Given request: Write out the whole listing, matching it exactly.
>> Begin Material to process
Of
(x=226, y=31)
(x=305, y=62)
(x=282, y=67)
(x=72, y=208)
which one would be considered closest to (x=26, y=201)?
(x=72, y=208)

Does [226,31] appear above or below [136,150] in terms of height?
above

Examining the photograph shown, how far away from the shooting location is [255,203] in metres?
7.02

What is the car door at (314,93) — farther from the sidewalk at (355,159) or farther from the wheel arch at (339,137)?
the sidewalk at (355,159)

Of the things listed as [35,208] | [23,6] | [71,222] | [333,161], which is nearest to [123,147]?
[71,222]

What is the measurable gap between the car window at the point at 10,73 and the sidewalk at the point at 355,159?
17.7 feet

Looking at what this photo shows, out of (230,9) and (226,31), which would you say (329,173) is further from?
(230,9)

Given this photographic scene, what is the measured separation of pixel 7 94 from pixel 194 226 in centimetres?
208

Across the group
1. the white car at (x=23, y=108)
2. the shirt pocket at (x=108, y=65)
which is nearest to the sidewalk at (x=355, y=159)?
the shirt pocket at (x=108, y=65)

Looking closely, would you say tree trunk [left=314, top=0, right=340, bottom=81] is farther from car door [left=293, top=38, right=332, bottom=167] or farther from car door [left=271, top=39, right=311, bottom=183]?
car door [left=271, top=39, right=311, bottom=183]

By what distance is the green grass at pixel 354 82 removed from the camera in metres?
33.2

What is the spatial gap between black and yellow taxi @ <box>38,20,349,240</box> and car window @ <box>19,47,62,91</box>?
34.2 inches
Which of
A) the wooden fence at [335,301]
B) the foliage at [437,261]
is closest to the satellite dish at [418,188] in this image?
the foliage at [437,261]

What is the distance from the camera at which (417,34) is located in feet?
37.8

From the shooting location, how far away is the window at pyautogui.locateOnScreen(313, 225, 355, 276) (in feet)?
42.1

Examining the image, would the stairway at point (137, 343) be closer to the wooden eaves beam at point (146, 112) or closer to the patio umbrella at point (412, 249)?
>> End Material to process
Answer to the problem:
Of
(x=226, y=31)
(x=305, y=62)
(x=282, y=67)
(x=72, y=208)
which one would be considered closest to (x=26, y=201)?
(x=72, y=208)

Does [226,31] appear above or below [136,150] in terms of height?
above

Examining the photograph shown, how far away from the shooting location is [255,203] in metres?
7.02

What is the car door at (314,93) — farther from the sidewalk at (355,159) or farther from the wheel arch at (339,137)?
the sidewalk at (355,159)

Of the things listed as [35,208] | [23,6] | [71,222] | [333,161], which is nearest to [123,147]?
[71,222]

What is the measurable gap between the car window at the point at 10,73 and the sidewalk at the point at 355,159?
17.7 feet

Looking at what this photo shows, out of (230,9) and (226,31), which would you say (329,173) is further from?
(230,9)

Given this photographic scene, what is the measured separation of pixel 7 94 from pixel 194 226 in centimetres?
208

Across the group
1. the white car at (x=23, y=108)
2. the shirt pocket at (x=108, y=65)
which is nearest to the sidewalk at (x=355, y=159)?
the shirt pocket at (x=108, y=65)

Looking closely, would you say tree trunk [left=314, top=0, right=340, bottom=81] is farther from car door [left=293, top=38, right=332, bottom=167] or farther from car door [left=271, top=39, right=311, bottom=183]?
car door [left=271, top=39, right=311, bottom=183]

By what distance is the green grass at pixel 354 82 removed from the camera in metres?
33.2

What is the spatial gap between black and yellow taxi @ <box>38,20,349,240</box> and car window @ <box>19,47,62,91</box>?
34.2 inches
Which of
A) the wooden fence at [335,301]
B) the foliage at [437,261]
is closest to the satellite dish at [418,188] in this image?
the foliage at [437,261]

What is the distance from the camera at which (417,34) is located in feet?
37.8

From the shooting location, how far away is the window at pyautogui.locateOnScreen(313, 225, 355, 276) (in feet)?
42.1

Examining the image, would the stairway at point (137, 343) be closer to the wooden eaves beam at point (146, 112) or closer to the patio umbrella at point (412, 249)?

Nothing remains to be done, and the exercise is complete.